_Short problem A_. Lay out as a numbered list, skipping blank lines, the part of the listing that opens with the line containing "This image reveals" and closes with the line containing "to the viewer?".

The researchers tested five popular convertibles and drove with the top down and wind in their ears at various speeds and measured the decibel levels.
Cars tested included the:
- 2009 Saturn Sky Red Line (pictured)
- 2004 Nissan 350Z
- 2001 Porsche 911 C4
- 2005 Saab Aero Convertible
- 2005 Ford Mustang GT
Sound level measurements in 80% of the cars at 55 mph with the top down had maximum sound recordings greater than 85 decibels. Exposure to noise above 85 dB for prolonged periods is not recommended, according to the US National Institute of Occupational Safety and Health. The higher the noise level, the shorter the recommended exposure time.
When the researchers revved up to 75 mph, the mean noise exposure inflicted on the driver of a convertible car driven with the top open was 89.9 decibels.
Not only was the mean noise exposure excessive with the top open, but the driver was also exposed to extreme noise "spikes" while driving on the highway, for example, when driving next to a motorcycle or truck.
The study used a sound level meter operated by a passenger in each car tested. The passenger took a series of eight to 10 sound level measurements at various points in the journey from the position of the driver's left ear, at various speeds.
During all data collection, the car radio was turned off, there was no conversation between occupants, air conditioning was turned off, the car horn was not used, and there was no rain or other inclement weather.
Drivers of convertible cars may also be exposed to additional noise when listening to the car radio. Even for comfortable listening, the radio volume levels required while driving under the conditions assessed in this study are likely to add significantly to the noise exposure level.
The good news is that when the top is closed, there is no more than minimal risk of excessive noise exposure above 55 mph.
The researchers therefore recommend that convertible drivers drive with the top closed when traveling for extended periods of time at speeds exceeding 55 mph or 85.3 kmph.

_Short problem B_. Condense the paragraph of the convertible noise text that begins "The study used a sound level meter" into a single shorter sentence that keeps its main facts.

_Spatial reasoning records_.
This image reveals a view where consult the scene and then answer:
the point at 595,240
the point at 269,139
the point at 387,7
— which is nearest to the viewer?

---

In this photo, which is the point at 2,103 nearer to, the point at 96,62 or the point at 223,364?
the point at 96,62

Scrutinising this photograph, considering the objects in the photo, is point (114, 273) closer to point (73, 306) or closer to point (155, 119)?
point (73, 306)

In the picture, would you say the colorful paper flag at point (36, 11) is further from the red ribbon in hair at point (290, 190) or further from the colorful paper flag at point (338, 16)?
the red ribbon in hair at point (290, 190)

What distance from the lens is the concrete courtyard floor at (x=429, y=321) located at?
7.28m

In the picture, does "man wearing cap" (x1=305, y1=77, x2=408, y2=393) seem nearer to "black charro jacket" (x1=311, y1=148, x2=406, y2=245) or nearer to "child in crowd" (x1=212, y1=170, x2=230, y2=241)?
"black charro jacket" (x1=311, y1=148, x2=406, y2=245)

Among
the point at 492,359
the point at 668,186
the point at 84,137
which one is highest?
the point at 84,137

* * *

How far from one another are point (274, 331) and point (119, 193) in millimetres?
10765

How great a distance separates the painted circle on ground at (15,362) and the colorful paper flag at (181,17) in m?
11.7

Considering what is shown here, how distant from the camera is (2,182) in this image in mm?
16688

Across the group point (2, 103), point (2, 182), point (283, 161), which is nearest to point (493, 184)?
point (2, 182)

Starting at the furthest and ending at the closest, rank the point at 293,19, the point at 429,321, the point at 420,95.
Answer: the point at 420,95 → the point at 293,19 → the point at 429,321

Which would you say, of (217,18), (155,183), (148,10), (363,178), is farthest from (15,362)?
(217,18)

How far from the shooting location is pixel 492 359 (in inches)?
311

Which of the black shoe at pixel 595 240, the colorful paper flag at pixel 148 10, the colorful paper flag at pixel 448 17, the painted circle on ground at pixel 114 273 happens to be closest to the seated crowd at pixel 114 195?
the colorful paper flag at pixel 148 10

_Task output A_.
1. This image reveals a view where consult the scene and then answer:
2. the point at 595,240
3. the point at 269,139
4. the point at 387,7
5. — which is nearest to the viewer?

_Task output B_. In each car tested, a passenger used a sound level meter to take eight to 10 readings from the position of the driver's left ear at various speeds and points in the journey.